Source: Behavioural Brain Research Published:2025


Abstract

While regions like the primary motor cortex (M1), left dorsolateral prefrontal cortex (DLPFC), and cerebellum are linked to cognitive functions, it is unclear which offers the greatest cognitive benefit. This study aimed to assess the effects of high-definition transcranial direct current stimulation (HD-tDCS) on these regions, focusing on inhibitory control, cognitive flexibility, and working memory. This parallel, randomized, double-blinded, and controlled trial involved 80 older adults, randomly assigned to one of four groups: anodal stimulation of M1, left DLPFC, cerebellum, or sham.
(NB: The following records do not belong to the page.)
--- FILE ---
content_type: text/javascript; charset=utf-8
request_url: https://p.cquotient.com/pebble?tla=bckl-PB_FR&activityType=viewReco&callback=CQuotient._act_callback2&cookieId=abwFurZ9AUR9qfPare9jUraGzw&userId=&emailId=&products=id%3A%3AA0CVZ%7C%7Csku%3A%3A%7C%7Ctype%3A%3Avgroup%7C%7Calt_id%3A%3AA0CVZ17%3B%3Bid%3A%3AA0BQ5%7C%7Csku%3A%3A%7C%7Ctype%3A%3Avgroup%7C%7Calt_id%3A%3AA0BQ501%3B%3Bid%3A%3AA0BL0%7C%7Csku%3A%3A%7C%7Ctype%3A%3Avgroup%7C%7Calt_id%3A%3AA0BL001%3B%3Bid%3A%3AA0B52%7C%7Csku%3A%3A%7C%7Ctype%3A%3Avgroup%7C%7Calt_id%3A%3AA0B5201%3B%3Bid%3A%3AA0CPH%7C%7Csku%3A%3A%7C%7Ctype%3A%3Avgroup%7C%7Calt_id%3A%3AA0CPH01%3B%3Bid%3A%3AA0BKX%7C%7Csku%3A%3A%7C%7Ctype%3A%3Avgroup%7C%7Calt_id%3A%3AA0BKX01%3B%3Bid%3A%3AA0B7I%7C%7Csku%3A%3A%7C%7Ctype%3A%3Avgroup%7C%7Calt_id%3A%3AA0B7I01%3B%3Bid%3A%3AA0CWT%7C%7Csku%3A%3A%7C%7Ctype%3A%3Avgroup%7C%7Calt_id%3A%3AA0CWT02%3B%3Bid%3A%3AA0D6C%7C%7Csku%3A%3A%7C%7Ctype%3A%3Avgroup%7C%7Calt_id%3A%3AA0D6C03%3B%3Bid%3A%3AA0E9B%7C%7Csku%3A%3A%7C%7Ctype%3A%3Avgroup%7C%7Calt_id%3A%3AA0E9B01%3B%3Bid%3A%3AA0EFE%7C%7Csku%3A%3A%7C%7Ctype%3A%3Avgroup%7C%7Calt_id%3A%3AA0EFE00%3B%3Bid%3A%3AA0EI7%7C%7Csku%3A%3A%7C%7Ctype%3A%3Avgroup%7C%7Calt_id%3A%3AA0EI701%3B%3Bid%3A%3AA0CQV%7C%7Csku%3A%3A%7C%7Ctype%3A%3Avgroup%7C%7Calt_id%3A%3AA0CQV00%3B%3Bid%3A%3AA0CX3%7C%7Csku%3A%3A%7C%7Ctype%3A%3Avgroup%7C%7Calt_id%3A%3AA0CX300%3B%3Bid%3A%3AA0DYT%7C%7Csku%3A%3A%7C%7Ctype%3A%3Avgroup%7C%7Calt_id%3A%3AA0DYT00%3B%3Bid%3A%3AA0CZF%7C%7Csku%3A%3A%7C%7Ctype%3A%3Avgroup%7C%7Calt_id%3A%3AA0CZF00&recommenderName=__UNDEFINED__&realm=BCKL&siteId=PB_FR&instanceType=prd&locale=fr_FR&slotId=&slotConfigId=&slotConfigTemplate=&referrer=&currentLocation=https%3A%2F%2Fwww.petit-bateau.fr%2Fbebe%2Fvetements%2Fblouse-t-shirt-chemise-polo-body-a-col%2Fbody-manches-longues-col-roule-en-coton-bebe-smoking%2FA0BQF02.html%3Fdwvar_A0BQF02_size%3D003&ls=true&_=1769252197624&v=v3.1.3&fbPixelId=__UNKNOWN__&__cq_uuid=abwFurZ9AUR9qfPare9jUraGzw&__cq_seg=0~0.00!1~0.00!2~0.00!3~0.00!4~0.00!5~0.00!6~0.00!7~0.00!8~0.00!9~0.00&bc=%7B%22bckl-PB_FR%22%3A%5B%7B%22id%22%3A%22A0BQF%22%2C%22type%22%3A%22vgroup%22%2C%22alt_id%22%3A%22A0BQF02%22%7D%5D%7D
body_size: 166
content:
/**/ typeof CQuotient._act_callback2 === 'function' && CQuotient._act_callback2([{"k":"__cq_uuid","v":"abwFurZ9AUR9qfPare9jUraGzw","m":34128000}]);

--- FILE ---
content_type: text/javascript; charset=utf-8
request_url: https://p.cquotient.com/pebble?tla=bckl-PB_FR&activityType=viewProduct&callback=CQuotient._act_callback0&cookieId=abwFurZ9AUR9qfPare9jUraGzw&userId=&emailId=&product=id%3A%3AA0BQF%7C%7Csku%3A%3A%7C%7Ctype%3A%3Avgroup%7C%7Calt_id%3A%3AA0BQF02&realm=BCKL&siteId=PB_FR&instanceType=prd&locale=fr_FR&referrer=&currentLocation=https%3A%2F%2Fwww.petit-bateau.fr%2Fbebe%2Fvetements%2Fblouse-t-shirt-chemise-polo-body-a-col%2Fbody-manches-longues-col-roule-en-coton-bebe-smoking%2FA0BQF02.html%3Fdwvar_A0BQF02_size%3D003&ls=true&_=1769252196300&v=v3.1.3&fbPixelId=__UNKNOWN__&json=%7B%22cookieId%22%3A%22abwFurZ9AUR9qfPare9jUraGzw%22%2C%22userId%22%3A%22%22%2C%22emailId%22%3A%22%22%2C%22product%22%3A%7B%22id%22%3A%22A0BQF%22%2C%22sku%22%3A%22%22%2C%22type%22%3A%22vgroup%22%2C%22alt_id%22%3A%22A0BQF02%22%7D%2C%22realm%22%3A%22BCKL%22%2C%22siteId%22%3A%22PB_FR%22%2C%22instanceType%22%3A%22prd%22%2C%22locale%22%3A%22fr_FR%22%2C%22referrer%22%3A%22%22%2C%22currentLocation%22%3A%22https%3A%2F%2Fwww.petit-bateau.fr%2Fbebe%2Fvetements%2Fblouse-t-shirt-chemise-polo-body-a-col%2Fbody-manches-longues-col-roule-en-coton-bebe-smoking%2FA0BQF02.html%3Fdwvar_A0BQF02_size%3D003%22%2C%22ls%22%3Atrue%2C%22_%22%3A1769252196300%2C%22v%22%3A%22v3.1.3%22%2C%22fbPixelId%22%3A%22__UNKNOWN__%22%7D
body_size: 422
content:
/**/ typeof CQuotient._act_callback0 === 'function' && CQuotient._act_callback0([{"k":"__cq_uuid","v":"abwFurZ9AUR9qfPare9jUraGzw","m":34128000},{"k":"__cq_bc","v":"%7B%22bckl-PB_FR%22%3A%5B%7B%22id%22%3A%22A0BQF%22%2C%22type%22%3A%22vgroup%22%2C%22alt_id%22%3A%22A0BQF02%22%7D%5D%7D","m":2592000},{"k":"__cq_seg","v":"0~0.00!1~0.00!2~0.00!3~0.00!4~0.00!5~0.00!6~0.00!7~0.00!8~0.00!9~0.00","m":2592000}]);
Inhibitory control was assessed using reaction time (RT) and rate-correct score (RCS) from a Go/No-Go task. Trail Making Test A (TMT-A) and B (TMT-B) measured processing speed and cognitive flexibility, while the backward digit span test evaluated working memory. All assessments were conducted pre- and post-stimulation. Notably, cerebellum stimulation significantly improved working memory (p = 0.010), whereas M1, DLPFC, and sham did not. Significant interaction effects emerged for TMT-A and TMT-B, with both M1 and DLPFC stimulation enhancing performance (TMT-A: p = 0.005, p = 0.025; TMT-B: p < 0.001, p = 0.045, respectively), while cerebellum and sham had no significant impact. Additionally, RT and RCS showed no significant effects. Anodal stimulation of M1 and DLPFC improved cognitive flexibility and processing speed, whereas cerebellum stimulation selectively enhanced working memory. However, inhibitory control did not improve, highlighting the need for further tailored interventions. These findings underscore distinct region-specific effects of tDCS on cognitive performance in older adults. © 2025 Elsevier B.V.